Task brief => For each line of the listing that contains "site", make a copy and return it.

Extracted information =>

::::::

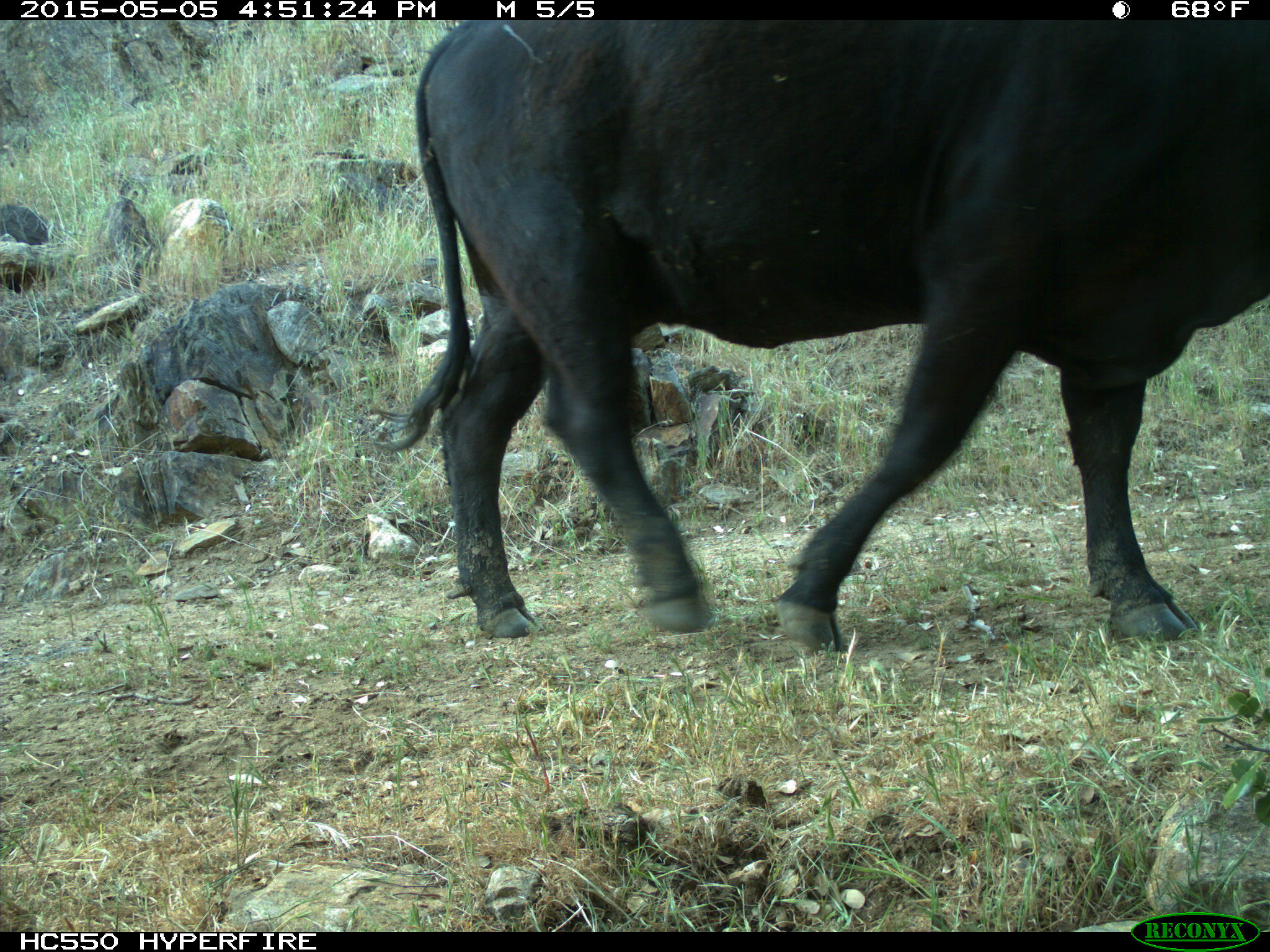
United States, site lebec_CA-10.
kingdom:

::::::

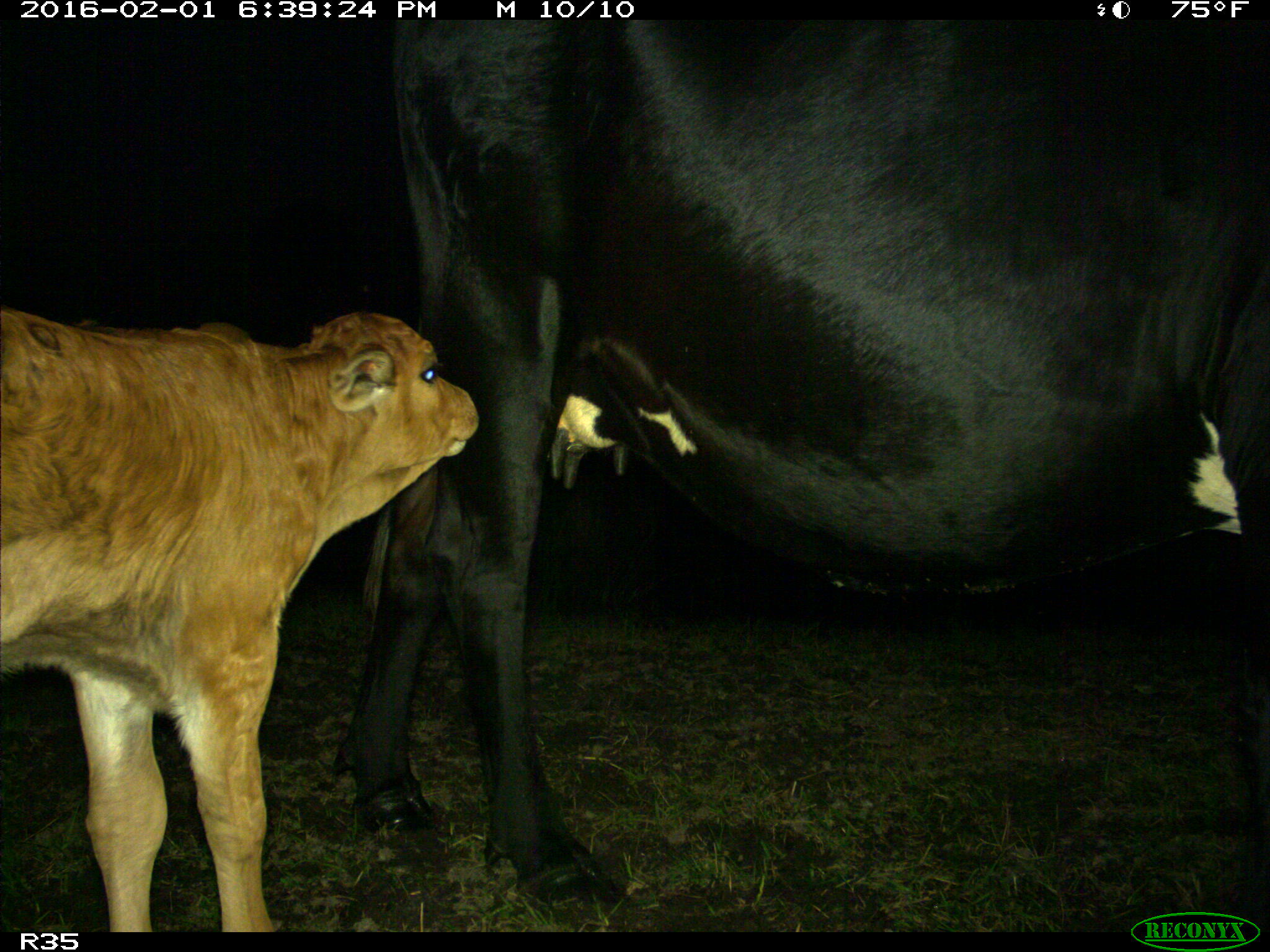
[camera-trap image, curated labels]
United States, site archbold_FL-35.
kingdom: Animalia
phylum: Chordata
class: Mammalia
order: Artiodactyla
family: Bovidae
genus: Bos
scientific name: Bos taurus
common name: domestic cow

::::::

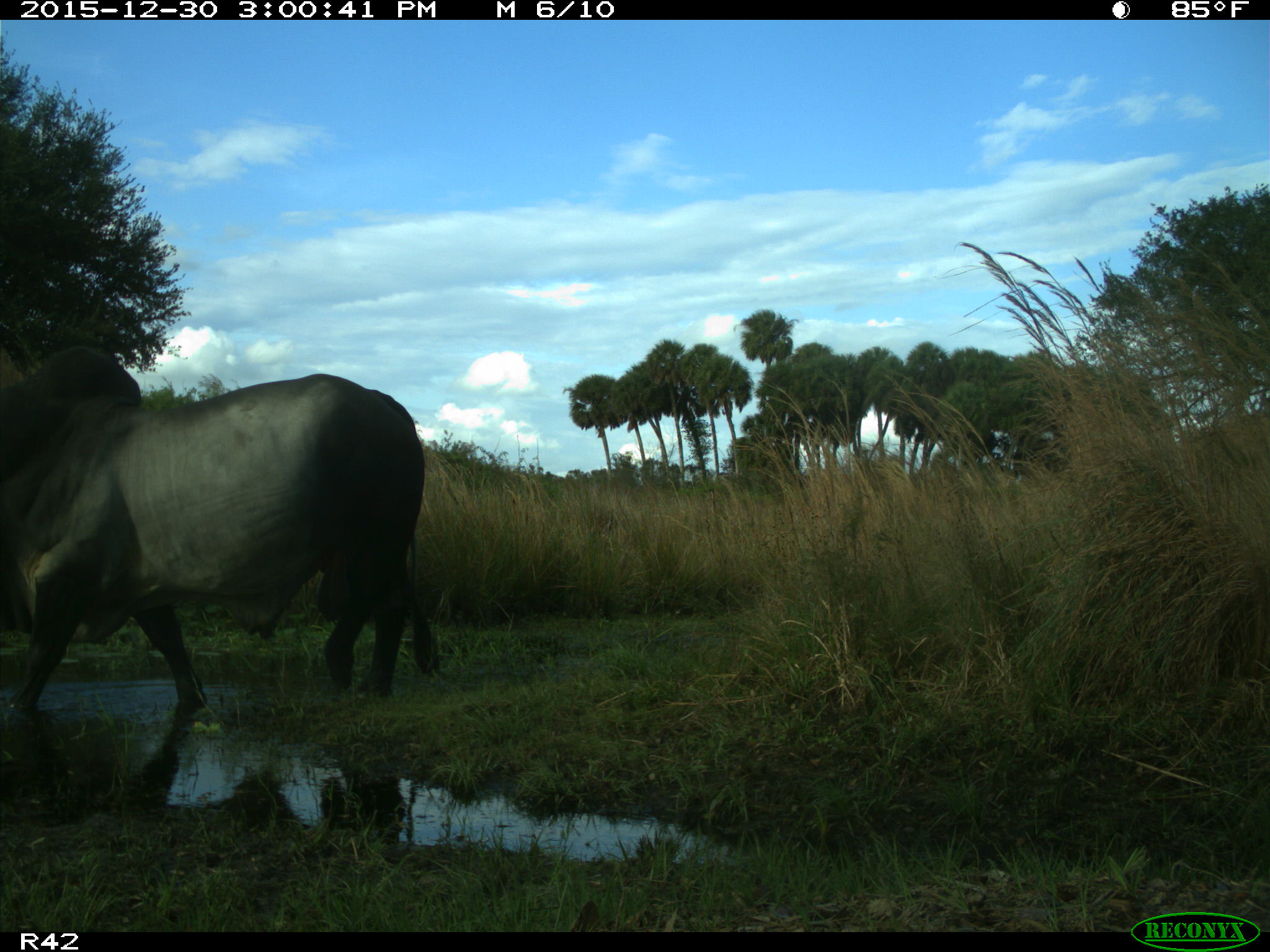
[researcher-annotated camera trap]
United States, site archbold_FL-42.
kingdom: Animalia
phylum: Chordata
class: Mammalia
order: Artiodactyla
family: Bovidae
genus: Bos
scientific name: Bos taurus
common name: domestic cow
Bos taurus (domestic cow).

::::::

Output below =>
United States, site lebec_CA-10.
United States, site archbold_FL-35.
United States, site archbold_FL-42.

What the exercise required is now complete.